##### Excerpt #####

# I



## escorial (Aug 1, 2013)

I hitchhike from galaxies
I travel forward and back in time
I’m here now, gone soon enough
After you read this, I will be gone
Into the future, into the past

I’ve seen all your gods
your gods have seen me
I’ve seen you, you have not seen me
stood by your side, watched you die
saw you born , am I your soul.


----------



## Robin Murarka (Aug 1, 2013)

*


----------



## escorial (Aug 1, 2013)

cheers man


----------



## jack2 (Aug 1, 2013)

Hi there;
I like your meditative journey.  I read your poem not so much as time travel but the migration of a soul through time and endless space, then to return to grave and cradle here on earth.  Great concept. I appreciate your write.  Jack


----------



## DJCue (Aug 1, 2013)

Love the theme, the souls timelessness...it's journey. The only thing I would point out is your use of "seen". While seen and saw are both past tense, "seen" really needs a helper verb like "have seen", otherwise "saw" is a better choice as it can be used by itself with no helper. Just a thought but perhaps "saw" would be a better fit?

##### Entries provided #####

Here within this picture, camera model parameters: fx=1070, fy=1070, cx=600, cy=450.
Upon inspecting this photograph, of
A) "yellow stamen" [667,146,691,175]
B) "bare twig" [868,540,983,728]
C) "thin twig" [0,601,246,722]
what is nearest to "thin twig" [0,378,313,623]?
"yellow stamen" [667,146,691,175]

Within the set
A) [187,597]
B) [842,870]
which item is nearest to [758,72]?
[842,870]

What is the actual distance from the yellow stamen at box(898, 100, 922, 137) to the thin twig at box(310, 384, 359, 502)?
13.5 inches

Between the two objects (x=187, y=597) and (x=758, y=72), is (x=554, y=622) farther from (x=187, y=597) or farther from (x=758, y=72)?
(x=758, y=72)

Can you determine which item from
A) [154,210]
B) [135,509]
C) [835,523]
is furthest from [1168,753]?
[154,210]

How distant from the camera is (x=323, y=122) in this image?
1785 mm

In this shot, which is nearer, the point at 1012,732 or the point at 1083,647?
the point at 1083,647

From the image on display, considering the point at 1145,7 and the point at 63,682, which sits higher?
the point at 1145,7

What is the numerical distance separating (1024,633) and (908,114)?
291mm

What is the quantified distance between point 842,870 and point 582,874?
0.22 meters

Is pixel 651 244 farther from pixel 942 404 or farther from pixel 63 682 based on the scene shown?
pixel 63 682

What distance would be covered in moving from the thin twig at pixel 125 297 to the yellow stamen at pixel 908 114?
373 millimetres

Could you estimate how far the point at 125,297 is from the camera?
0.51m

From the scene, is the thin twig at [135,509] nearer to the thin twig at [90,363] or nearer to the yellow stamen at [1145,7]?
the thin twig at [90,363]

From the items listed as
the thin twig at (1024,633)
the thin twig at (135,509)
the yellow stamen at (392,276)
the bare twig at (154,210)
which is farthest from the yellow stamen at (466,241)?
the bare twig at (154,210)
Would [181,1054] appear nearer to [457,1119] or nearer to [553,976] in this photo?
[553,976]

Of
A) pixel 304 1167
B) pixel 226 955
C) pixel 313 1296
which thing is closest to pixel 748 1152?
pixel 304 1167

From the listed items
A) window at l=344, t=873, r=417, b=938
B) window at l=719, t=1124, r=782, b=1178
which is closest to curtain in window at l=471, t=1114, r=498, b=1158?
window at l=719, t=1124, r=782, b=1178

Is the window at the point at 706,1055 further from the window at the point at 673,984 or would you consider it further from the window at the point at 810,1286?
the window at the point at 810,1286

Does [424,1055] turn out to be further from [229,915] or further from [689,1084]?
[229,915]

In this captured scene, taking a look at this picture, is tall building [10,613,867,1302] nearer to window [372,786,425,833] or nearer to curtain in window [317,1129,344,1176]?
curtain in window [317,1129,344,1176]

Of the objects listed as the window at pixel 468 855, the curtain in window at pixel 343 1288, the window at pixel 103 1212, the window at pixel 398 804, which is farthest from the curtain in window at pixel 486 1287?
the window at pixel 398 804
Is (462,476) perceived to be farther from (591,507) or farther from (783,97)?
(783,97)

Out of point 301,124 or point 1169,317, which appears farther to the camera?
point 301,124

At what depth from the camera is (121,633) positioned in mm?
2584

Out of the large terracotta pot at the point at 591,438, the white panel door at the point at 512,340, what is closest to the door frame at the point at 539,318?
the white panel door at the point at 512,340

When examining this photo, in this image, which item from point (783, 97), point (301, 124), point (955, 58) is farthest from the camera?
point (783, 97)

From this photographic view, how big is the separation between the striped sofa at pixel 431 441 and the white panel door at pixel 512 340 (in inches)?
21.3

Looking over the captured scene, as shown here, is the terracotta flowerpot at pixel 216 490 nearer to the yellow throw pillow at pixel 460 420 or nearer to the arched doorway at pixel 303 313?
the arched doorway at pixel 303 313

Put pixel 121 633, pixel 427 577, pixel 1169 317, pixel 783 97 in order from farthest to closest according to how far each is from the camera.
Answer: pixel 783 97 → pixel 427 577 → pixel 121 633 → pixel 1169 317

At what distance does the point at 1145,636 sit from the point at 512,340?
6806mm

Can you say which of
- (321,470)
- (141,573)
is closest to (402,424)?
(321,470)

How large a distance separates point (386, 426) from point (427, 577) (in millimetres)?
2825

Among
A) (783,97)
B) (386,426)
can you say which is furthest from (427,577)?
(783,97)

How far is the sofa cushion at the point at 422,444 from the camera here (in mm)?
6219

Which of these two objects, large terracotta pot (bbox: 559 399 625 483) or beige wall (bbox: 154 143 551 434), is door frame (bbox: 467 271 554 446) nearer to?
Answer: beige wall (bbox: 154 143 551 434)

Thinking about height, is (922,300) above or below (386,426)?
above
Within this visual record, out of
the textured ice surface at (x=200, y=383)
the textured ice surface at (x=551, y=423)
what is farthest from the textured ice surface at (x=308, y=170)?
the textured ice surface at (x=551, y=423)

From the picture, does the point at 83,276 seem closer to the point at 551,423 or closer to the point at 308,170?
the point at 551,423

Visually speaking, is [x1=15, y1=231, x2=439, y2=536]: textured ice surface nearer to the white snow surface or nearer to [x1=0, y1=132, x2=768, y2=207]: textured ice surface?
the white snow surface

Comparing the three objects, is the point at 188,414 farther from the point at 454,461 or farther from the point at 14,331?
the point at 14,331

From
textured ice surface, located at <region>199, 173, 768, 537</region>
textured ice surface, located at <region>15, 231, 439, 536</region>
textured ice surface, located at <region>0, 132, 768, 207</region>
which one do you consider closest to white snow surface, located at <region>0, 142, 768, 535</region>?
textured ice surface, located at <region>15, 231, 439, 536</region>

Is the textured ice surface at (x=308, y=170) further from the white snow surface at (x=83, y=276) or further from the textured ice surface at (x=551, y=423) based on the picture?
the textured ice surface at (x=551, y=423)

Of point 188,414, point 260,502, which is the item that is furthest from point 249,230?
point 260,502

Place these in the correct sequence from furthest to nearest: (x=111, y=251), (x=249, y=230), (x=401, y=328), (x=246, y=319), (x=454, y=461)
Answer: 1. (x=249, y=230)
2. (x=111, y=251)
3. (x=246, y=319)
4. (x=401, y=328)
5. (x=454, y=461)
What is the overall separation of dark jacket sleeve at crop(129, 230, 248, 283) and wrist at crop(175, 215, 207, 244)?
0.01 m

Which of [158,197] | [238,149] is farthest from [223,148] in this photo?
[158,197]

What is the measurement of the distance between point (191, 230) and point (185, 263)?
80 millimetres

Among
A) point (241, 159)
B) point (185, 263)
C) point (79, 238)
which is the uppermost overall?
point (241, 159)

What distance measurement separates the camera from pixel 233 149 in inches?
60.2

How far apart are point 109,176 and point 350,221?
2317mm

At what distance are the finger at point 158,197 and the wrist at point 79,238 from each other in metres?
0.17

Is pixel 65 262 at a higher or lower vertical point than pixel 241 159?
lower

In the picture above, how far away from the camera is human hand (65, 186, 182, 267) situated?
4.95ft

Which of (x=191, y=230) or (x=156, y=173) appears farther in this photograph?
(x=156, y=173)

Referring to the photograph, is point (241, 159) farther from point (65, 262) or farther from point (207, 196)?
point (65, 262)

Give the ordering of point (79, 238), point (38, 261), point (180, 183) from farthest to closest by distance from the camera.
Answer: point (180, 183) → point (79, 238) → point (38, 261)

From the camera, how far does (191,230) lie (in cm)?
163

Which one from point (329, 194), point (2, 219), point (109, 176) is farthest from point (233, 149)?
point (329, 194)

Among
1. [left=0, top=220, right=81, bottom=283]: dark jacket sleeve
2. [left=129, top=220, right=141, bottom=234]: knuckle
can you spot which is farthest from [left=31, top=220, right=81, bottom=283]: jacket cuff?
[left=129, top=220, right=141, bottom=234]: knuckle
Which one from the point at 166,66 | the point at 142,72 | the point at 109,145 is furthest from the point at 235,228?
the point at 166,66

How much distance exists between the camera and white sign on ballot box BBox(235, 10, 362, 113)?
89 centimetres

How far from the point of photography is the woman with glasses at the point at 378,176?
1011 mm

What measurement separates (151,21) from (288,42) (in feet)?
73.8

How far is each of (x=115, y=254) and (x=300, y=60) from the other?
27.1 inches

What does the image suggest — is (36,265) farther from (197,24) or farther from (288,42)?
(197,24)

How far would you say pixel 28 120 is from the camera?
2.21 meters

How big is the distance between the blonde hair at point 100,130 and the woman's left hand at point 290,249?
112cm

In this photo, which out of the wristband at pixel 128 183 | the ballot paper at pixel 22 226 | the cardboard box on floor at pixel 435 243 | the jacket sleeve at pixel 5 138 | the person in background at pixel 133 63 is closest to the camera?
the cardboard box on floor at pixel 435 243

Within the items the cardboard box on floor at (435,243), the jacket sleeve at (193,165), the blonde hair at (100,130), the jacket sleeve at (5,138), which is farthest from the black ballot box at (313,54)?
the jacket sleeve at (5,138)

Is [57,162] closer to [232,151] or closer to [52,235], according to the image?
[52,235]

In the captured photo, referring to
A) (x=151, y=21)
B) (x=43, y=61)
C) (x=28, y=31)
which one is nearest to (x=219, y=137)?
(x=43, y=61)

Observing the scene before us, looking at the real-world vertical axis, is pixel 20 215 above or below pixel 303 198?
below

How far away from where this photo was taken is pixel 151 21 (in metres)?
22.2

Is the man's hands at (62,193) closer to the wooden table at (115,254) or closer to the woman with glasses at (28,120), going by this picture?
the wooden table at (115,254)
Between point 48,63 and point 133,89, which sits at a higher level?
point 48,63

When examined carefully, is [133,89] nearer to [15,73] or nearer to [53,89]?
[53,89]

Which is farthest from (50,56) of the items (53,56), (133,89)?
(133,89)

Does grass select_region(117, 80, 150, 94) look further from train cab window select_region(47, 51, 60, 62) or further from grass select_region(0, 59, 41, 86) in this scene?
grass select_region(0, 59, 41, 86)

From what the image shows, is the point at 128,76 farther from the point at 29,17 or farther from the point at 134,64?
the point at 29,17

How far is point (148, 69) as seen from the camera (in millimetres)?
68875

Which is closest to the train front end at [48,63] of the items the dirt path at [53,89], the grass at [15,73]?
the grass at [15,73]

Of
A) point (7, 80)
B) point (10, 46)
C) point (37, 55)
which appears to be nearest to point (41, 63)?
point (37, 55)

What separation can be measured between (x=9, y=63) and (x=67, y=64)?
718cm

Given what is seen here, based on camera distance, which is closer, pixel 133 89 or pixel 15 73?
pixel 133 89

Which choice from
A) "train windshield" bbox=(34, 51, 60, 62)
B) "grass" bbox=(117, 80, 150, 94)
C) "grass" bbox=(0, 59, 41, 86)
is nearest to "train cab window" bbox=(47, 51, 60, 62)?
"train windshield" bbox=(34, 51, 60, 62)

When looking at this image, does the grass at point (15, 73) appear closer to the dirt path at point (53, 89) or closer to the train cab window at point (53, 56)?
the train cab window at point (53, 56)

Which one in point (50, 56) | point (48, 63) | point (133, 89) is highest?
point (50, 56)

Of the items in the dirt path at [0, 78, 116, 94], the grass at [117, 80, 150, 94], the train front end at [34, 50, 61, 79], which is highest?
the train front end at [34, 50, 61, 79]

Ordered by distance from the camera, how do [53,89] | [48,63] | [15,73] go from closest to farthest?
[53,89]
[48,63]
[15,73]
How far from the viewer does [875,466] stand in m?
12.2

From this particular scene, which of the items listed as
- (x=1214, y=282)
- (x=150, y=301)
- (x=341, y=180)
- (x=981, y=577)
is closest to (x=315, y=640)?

#####

§ **What you need to do**
1. Output the forum thread from "## jack2 (Aug" to "DJCue (Aug 1, 2013)".
2. In the forum thread, what word does DJCue propose in place of "seen"?
3. Resume the forum thread after its final sentence.

§ **In response**
1.
## jack2 (Aug 1, 2013)

Hi there;
I like your meditative journey.  I read your poem not so much as time travel but the migration of a soul through time and endless space, then to return to grave and cradle here on earth.  Great concept. I appreciate your write.  Jack


----------



## DJCue (Aug 1, 2013)

2. "Saw"

3.
----------



## Vitaly Ana (Aug 1, 2013)

I like the directness in this piece but think the piece could be enhanced if you bring in another subject. 

Overall - nice, Esc


----------



## escorial (Aug 2, 2013)

Thanx J2..VA


----------



## Pennywise (Aug 2, 2013)

i liked it


----------



## escorial (Aug 2, 2013)

Ta pennywise


----------



## escorial (Aug 4, 2013)

ta DJ


----------



## Pandora (Aug 6, 2013)

I love that escorial, deep simplicity ...  *I *


----------



## escorial (Aug 6, 2013)

thanx pandora


----------



## starchild (Aug 7, 2013)

This was nice to read.


----------



## escorial (Aug 7, 2013)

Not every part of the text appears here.